Tue, May 13, 2003
Dependable, Yet Solar/Wind Powered
The US Air Force has decided to use ARINC to develop two remote
Very High Frequency (VHF) air/ground radio stations in central
Alaska. The project will improve voice communications over two
sections of the Air Force's huge Pacific Alaskan Range Complex
(PARC), which covers some 67,000 square miles.
Because electricity is not available, the facilities will need
to include alternative energy sources-either wind or solar-to power
the transmitting and receiving electronics.
One of the new VHF station locations has been specified by the
Air Force: Snowy Peak, located north of the Yukon River about 150
miles east of Fairbanks. The station at this site will improve
radio coverage of the Yukon MOA. The second station will serve the
Fox MOA, about 100 miles south of Fairbanks. The precise location
for the second transceiver station will be determined after
engineering surveys.

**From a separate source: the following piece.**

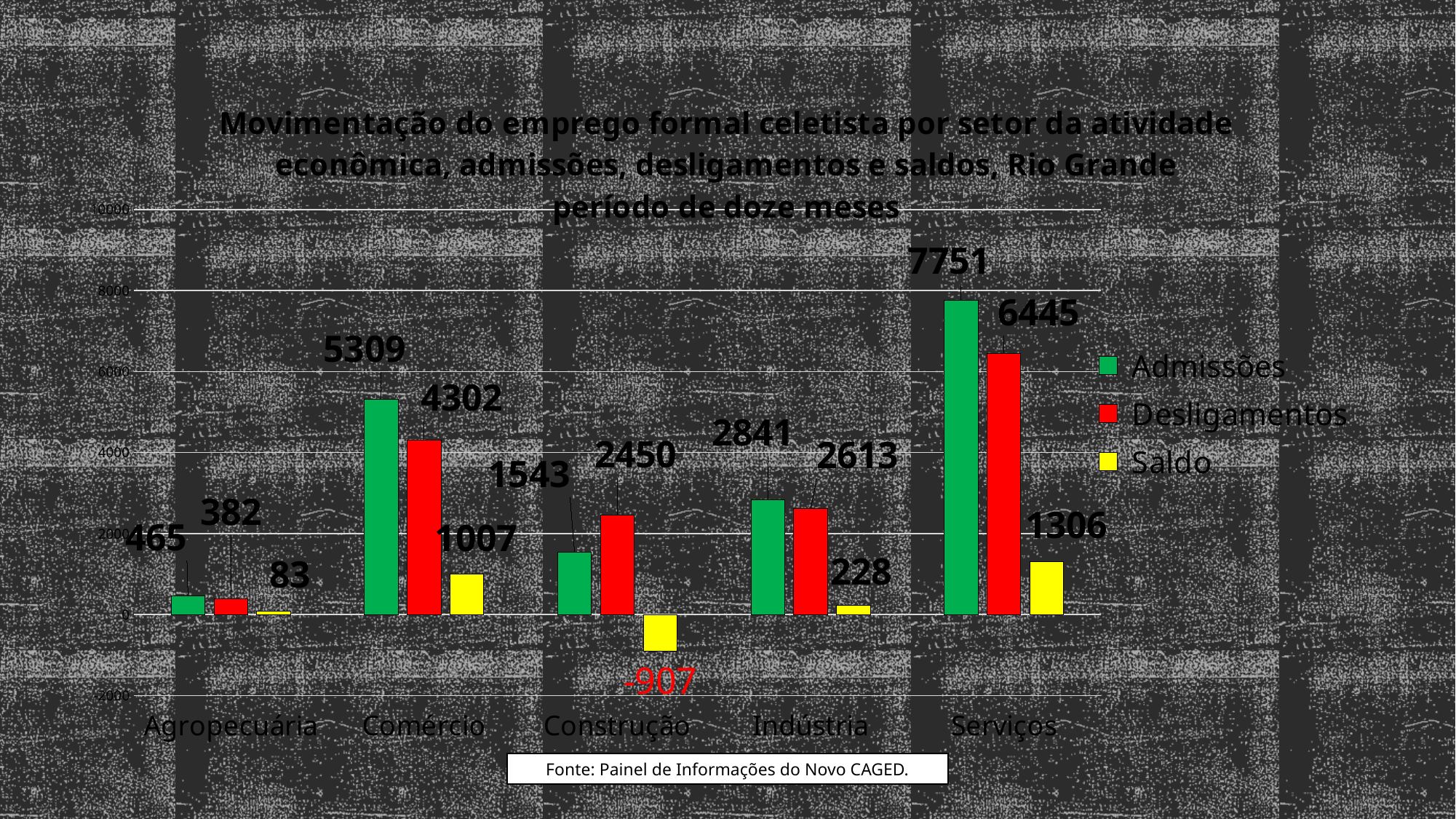
Which sector has the highest Admissões value? Serviços Which sector has the lowest Saldo value? Construção Which is larger for Construção, Admissões or Desligamentos? Desligamentos What kind of chart is shown on the slide? Bar chart How many series does the legend list? 3 What is the value of Desligamentos for Comércio? 4302 What is the difference between Admissões and Desligamentos for Serviços? 1306 What is the value of Admissões for Serviços? 7751 Is the Desligamentos value for Serviços greater or less than 6000? greater How many sectors are shown on the x axis? 5 What is the Saldo value for Construção? -907 What is the value of Admissões for Indústria? 2841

One or more repeater stations may also be
needed to relay signals to the new remote sites.
"ARINC is proud to help the Air Force add new, reliable radio
coverage that will extend their communications envelope," stated
Walter "Bud" Elsaesser of ARINC Global Maintenance Services. "We
have designed and installed more than 1,000 air/ground radio
stations around the world, including stations on Russian
mountaintops using solar electric power and deep cycle batteries
for year-round operation."
Creating An Alaskan Comm Network
The new stations will join four older VHF air/ground radio
facilities on a network operated by the 353rd Combat Training
Squadron at Eielson Air Force Base outside Fairbanks. One of
ARINC's subcontractors for the work is Alaska Weather Operations
"We have a long and successful relationship with Alaska Weather
Operations Services," stated Mr. Elsaesser. "AWOS provides
maintenance and installation as well as shelter construction for
our varied needs in Alaska. Their local knowledge and proven
environmental concern, as well as their history of shelter
construction for the Alaska environment are unrivaled."
Alaska has more private and small commercial aviators per capita
than any other state, and maintaining the safety of flight during
military exercises is an important consideration. When air and
ground exercises are held at PARC, the Air Force's VHF voice radio
system broadcasts advisories and provides aircraft position
information for both military and civilian aircraft.